■ Required task
Your copy should begin at the line containing "390, 352, 436]?" and end at the last line of the records; transcribe those lines exactly and leave out every picture.

***** Records shown

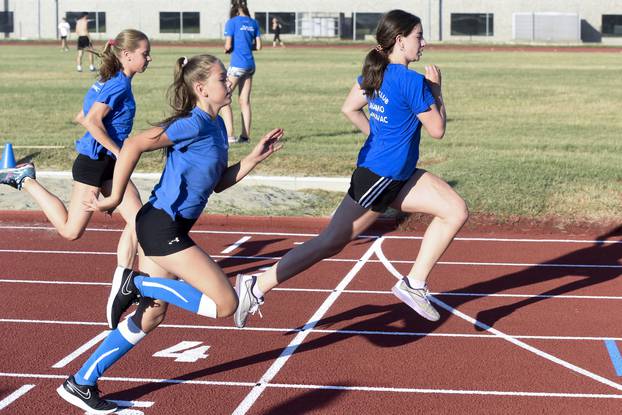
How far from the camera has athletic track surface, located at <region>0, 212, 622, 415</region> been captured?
6184mm

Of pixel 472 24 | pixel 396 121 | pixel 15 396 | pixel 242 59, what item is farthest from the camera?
pixel 472 24

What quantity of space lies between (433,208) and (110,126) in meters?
2.44

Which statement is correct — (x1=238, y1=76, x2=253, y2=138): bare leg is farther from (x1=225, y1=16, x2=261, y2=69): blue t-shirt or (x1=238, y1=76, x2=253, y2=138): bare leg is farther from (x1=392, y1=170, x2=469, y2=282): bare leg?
(x1=392, y1=170, x2=469, y2=282): bare leg

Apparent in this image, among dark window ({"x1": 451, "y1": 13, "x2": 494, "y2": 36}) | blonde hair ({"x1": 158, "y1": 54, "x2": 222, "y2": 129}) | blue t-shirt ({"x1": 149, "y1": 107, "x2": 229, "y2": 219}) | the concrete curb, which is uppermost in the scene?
dark window ({"x1": 451, "y1": 13, "x2": 494, "y2": 36})

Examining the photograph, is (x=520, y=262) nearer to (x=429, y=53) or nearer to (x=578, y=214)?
(x=578, y=214)

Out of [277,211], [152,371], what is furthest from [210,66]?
[277,211]

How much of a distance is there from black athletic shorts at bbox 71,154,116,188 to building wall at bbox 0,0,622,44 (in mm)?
63873

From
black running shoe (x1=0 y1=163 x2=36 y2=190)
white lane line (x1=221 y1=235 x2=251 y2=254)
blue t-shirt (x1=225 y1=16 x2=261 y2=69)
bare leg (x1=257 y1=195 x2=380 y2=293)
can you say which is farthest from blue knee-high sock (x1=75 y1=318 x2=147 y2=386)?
blue t-shirt (x1=225 y1=16 x2=261 y2=69)

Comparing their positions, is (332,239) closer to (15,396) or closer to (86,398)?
(86,398)

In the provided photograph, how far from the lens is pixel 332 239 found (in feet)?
24.0

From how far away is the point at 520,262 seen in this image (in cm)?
1013

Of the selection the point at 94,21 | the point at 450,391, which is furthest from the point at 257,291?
the point at 94,21

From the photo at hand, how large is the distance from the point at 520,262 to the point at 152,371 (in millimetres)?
4564

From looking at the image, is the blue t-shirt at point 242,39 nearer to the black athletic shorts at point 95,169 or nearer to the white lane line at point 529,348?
the white lane line at point 529,348
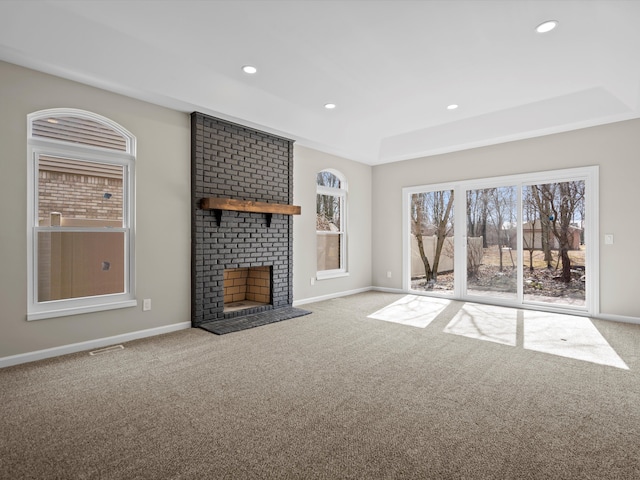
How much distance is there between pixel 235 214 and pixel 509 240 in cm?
414

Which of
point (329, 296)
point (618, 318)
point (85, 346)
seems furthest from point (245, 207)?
point (618, 318)

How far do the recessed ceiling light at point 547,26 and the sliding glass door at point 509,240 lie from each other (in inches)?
103

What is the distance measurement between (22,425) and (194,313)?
2.11 meters

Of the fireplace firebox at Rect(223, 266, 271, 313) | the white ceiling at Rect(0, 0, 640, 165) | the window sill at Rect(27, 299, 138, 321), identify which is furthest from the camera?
the fireplace firebox at Rect(223, 266, 271, 313)

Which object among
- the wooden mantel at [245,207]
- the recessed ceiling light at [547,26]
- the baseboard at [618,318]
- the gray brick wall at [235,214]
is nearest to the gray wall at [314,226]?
the gray brick wall at [235,214]

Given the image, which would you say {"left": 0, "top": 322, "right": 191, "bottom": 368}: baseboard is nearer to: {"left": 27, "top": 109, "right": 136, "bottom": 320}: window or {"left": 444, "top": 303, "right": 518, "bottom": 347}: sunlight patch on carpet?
{"left": 27, "top": 109, "right": 136, "bottom": 320}: window

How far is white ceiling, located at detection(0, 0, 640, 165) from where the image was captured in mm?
2598

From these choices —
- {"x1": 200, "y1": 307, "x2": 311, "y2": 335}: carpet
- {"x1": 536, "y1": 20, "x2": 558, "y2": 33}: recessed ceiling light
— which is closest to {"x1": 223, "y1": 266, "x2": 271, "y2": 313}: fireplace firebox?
{"x1": 200, "y1": 307, "x2": 311, "y2": 335}: carpet

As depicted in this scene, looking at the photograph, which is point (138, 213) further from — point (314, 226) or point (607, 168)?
point (607, 168)

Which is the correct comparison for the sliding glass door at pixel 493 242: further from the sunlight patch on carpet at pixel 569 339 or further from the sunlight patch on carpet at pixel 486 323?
the sunlight patch on carpet at pixel 569 339

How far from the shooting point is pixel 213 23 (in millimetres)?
2775

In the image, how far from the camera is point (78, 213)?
11.1 feet

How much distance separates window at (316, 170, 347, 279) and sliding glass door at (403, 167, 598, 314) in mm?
1226

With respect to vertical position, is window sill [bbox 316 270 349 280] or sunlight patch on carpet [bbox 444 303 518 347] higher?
window sill [bbox 316 270 349 280]
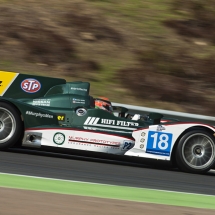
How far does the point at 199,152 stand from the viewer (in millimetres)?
7477

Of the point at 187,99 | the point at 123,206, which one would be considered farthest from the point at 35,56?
the point at 123,206

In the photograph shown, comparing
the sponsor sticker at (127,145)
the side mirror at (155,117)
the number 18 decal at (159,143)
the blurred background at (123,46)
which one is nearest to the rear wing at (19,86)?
the sponsor sticker at (127,145)

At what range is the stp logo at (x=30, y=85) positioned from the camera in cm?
779

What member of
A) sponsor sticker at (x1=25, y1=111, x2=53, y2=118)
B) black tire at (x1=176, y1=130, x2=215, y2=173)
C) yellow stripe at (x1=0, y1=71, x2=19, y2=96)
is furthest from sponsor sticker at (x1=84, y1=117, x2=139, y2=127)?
yellow stripe at (x1=0, y1=71, x2=19, y2=96)

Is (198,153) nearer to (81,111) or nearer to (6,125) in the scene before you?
(81,111)

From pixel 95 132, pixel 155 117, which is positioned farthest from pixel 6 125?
pixel 155 117

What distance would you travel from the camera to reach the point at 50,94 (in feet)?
25.8

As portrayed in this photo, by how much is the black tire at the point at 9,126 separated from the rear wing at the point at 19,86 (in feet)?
1.89

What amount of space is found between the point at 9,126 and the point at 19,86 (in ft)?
2.64

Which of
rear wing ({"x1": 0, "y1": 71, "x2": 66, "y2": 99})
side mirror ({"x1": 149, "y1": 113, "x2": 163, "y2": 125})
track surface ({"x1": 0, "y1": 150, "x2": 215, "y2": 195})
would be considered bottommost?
track surface ({"x1": 0, "y1": 150, "x2": 215, "y2": 195})

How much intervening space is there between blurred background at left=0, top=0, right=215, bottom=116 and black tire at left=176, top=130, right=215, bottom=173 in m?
5.24

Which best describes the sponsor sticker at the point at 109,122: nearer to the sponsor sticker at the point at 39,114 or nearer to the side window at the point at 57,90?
the sponsor sticker at the point at 39,114

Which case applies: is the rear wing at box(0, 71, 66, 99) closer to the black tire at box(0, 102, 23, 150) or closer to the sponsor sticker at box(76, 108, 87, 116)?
the black tire at box(0, 102, 23, 150)

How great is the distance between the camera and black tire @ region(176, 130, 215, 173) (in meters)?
7.43
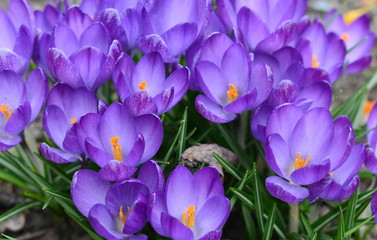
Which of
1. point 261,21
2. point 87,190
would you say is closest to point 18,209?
point 87,190

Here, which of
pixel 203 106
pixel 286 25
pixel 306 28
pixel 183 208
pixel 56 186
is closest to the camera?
pixel 183 208

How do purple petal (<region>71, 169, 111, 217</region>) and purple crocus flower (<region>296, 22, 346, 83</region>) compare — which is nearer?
purple petal (<region>71, 169, 111, 217</region>)

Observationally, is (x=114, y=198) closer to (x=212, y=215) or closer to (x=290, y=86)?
(x=212, y=215)

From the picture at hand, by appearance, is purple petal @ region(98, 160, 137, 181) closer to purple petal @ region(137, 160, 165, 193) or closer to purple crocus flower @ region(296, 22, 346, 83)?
purple petal @ region(137, 160, 165, 193)

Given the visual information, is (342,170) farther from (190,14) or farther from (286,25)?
(190,14)

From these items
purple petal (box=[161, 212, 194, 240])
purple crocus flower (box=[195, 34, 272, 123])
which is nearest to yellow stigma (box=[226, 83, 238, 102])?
purple crocus flower (box=[195, 34, 272, 123])

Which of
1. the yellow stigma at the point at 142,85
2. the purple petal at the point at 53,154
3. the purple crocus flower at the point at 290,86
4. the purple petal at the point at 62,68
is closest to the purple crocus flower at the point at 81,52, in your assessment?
the purple petal at the point at 62,68

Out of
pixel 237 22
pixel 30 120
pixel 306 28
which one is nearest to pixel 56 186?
pixel 30 120
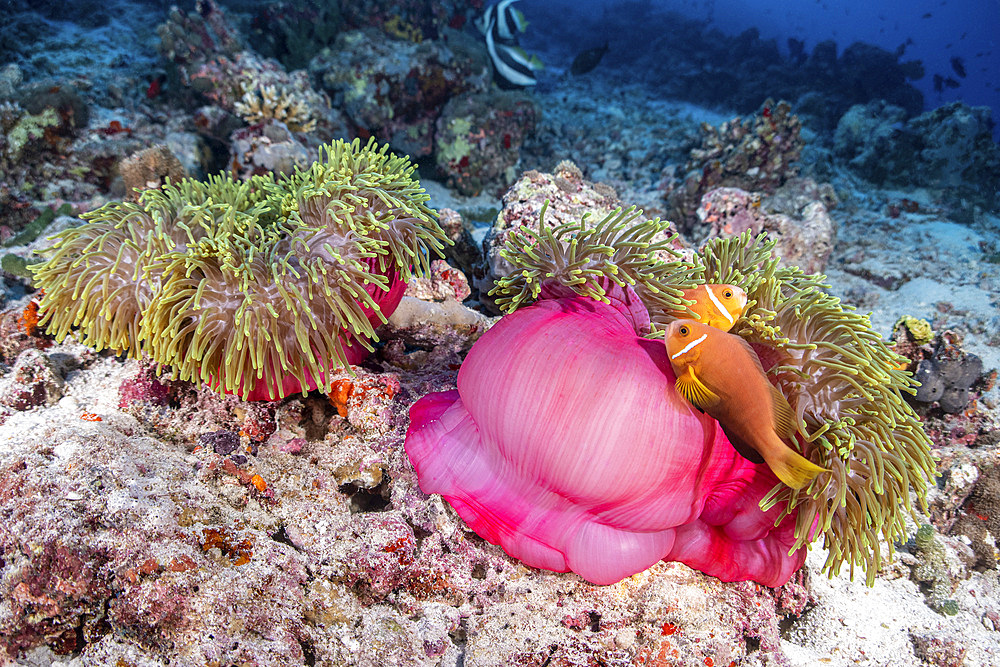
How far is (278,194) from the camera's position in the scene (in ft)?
7.54

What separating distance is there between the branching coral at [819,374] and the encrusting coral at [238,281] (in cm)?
59

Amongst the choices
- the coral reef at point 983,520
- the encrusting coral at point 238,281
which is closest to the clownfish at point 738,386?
the encrusting coral at point 238,281

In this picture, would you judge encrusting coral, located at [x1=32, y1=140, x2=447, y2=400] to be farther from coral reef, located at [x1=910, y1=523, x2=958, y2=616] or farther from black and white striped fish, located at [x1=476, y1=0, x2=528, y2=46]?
black and white striped fish, located at [x1=476, y1=0, x2=528, y2=46]

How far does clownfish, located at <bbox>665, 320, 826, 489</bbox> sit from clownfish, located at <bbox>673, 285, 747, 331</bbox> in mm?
201

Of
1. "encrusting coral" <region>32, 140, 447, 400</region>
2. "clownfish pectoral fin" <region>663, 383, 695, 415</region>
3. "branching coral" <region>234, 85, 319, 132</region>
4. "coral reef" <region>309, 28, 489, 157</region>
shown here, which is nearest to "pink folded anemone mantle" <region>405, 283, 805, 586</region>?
"clownfish pectoral fin" <region>663, 383, 695, 415</region>

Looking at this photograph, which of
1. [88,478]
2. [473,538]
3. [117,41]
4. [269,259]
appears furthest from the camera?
[117,41]

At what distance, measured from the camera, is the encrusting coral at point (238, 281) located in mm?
1743

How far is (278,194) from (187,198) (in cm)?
37

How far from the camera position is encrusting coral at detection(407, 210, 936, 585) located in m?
1.49

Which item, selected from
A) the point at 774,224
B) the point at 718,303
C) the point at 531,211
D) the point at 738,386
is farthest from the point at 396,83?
the point at 738,386

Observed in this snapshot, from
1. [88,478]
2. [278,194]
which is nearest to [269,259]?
[278,194]

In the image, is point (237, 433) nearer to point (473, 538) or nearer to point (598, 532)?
point (473, 538)

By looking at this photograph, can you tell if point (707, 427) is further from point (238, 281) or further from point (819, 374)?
point (238, 281)

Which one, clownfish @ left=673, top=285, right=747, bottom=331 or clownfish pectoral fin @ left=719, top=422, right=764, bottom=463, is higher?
clownfish @ left=673, top=285, right=747, bottom=331
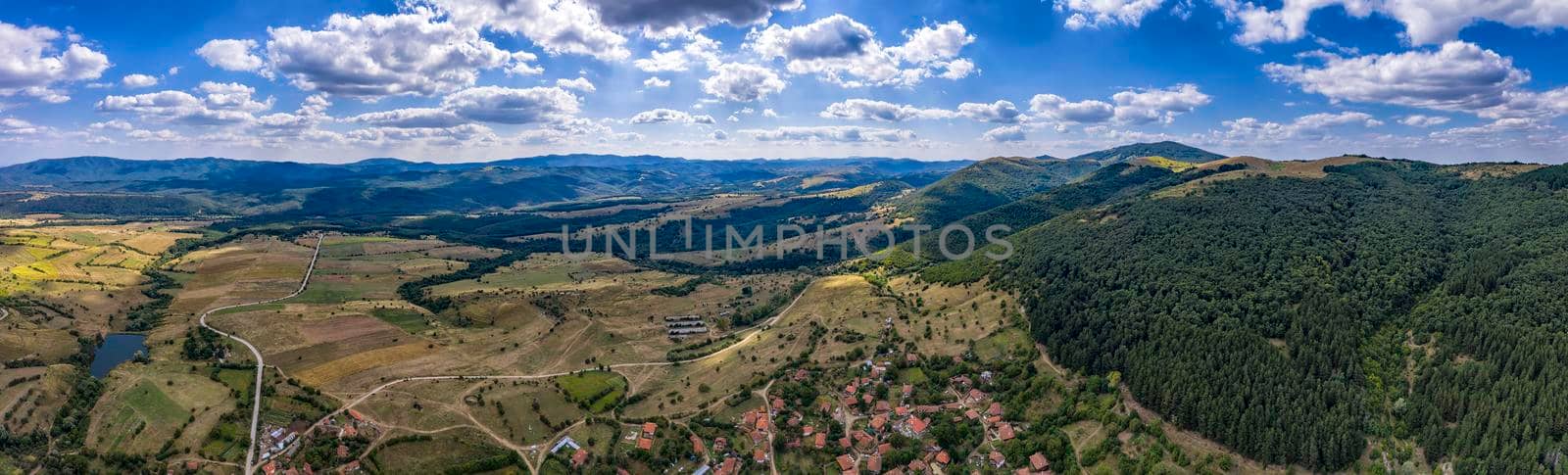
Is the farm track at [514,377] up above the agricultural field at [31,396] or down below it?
below

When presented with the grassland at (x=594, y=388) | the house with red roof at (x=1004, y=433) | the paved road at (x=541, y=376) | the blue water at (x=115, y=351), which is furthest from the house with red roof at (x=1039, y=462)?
the blue water at (x=115, y=351)

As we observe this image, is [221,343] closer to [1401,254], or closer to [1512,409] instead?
[1512,409]

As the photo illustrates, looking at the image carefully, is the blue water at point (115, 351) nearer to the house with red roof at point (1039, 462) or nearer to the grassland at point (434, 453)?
the grassland at point (434, 453)

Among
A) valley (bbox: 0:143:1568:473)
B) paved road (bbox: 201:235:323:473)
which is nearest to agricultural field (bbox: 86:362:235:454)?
valley (bbox: 0:143:1568:473)

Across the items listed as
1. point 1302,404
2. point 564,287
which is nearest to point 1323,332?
point 1302,404

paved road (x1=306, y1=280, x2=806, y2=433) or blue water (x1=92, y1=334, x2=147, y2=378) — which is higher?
blue water (x1=92, y1=334, x2=147, y2=378)

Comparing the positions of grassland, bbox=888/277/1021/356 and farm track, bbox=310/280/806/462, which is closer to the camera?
farm track, bbox=310/280/806/462

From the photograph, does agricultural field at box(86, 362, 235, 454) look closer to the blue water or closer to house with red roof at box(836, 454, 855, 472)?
the blue water
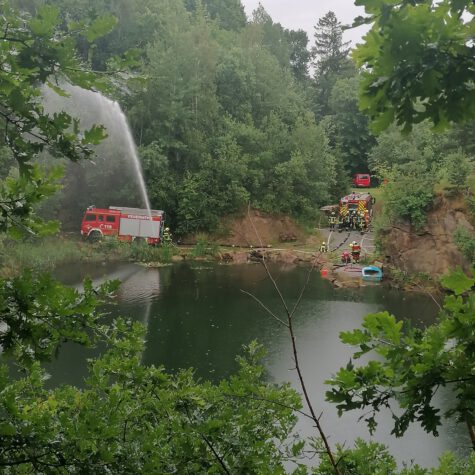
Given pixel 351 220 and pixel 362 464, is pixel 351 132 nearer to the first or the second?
pixel 351 220

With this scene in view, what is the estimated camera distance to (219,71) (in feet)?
98.3

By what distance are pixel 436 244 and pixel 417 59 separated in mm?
18661

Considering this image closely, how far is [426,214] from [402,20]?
63.2 feet

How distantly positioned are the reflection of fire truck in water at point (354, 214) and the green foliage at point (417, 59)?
25.1m

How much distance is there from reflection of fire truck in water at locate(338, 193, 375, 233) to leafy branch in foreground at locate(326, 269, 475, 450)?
2507 centimetres

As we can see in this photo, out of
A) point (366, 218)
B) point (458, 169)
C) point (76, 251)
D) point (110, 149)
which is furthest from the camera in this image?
point (366, 218)

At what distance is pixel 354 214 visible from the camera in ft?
89.7

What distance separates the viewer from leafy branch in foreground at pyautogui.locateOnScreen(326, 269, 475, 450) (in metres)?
2.02

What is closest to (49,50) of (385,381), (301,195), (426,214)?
(385,381)

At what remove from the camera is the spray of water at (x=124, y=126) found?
26827mm

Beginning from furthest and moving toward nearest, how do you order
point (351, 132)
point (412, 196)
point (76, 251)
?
point (351, 132) → point (76, 251) → point (412, 196)

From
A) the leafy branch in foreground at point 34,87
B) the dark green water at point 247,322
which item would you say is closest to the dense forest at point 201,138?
the dark green water at point 247,322

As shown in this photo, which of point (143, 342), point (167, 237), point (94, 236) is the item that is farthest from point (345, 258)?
point (143, 342)

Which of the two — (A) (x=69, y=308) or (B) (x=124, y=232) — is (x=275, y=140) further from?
(A) (x=69, y=308)
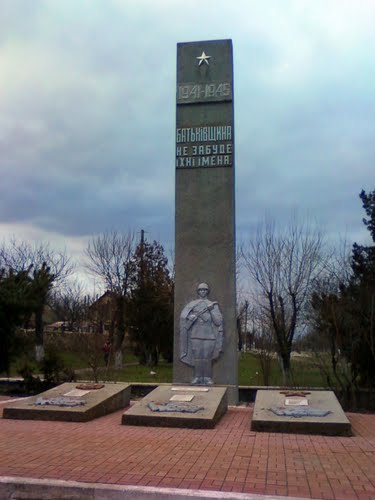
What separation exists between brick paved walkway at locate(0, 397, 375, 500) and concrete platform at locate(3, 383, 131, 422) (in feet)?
1.17

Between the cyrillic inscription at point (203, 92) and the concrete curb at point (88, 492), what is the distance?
9870 millimetres

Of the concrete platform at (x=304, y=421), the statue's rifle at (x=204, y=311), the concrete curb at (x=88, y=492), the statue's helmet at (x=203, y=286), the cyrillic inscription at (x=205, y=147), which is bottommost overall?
the concrete curb at (x=88, y=492)

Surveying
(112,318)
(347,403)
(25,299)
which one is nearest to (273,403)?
(347,403)

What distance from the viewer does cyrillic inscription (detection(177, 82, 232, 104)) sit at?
42.3ft

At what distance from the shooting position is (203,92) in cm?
1302

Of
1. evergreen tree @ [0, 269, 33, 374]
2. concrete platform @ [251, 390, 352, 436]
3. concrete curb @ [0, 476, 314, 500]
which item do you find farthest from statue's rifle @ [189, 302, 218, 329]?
concrete curb @ [0, 476, 314, 500]

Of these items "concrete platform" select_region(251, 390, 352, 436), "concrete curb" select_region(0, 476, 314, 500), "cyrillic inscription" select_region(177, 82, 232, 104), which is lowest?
"concrete curb" select_region(0, 476, 314, 500)

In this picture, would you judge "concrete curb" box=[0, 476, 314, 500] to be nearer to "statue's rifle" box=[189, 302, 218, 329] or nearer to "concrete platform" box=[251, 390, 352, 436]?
"concrete platform" box=[251, 390, 352, 436]

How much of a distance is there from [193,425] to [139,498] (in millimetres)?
3631

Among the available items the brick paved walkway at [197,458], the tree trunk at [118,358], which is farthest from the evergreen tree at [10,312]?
the tree trunk at [118,358]

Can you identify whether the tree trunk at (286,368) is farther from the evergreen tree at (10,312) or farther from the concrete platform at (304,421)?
the evergreen tree at (10,312)

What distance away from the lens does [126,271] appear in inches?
1259

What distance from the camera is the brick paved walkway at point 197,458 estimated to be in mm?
5199

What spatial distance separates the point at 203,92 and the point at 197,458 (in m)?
9.17
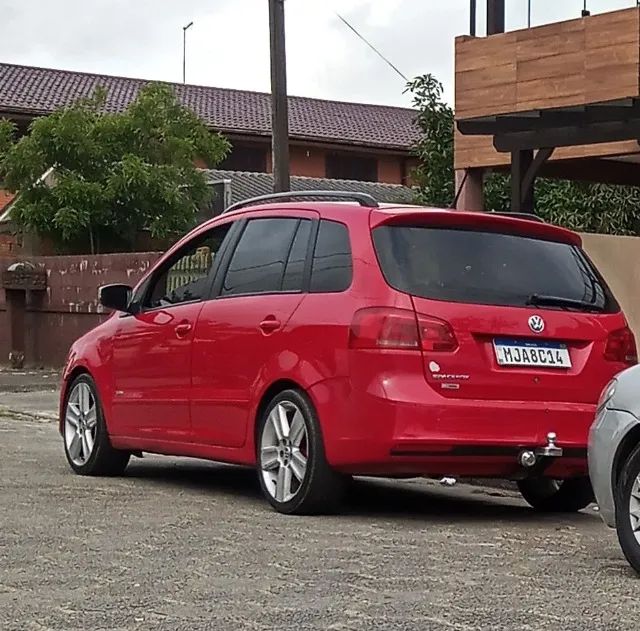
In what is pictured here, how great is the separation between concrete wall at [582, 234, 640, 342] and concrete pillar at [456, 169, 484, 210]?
10.8 feet

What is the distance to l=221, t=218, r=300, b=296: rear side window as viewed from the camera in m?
8.74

**********

■ Problem solution
In this picture, would you judge "concrete curb" box=[0, 476, 314, 500] to be nearer to "statue's rifle" box=[189, 302, 218, 329] or nearer to "concrete platform" box=[251, 390, 352, 436]?
"concrete platform" box=[251, 390, 352, 436]

How much of a distance is there from [193,425] to [139,498] (in millimetres)?
3631

Among the available items the brick paved walkway at [197,458], the tree trunk at [118,358], which is farthest from the evergreen tree at [10,312]?
the tree trunk at [118,358]

Can you identify whether the tree trunk at (286,368) is farther from the evergreen tree at (10,312) or farther from the concrete platform at (304,421)?
the evergreen tree at (10,312)

What distance away from the lens does [126,271] appear in inches?
1259

What distance from the camera is the brick paved walkway at point 197,458 estimated to be in mm?
5199

What spatial distance separates the point at 203,92 and the point at 197,458 (in m)?
9.17
In what is pictured here, how great is the separation between concrete wall at [582, 234, 640, 342] and concrete pillar at [456, 169, 484, 210]?
10.8 feet

What is the distance to l=221, t=218, r=300, b=296: rear side window as viewed from the camera in m?
8.74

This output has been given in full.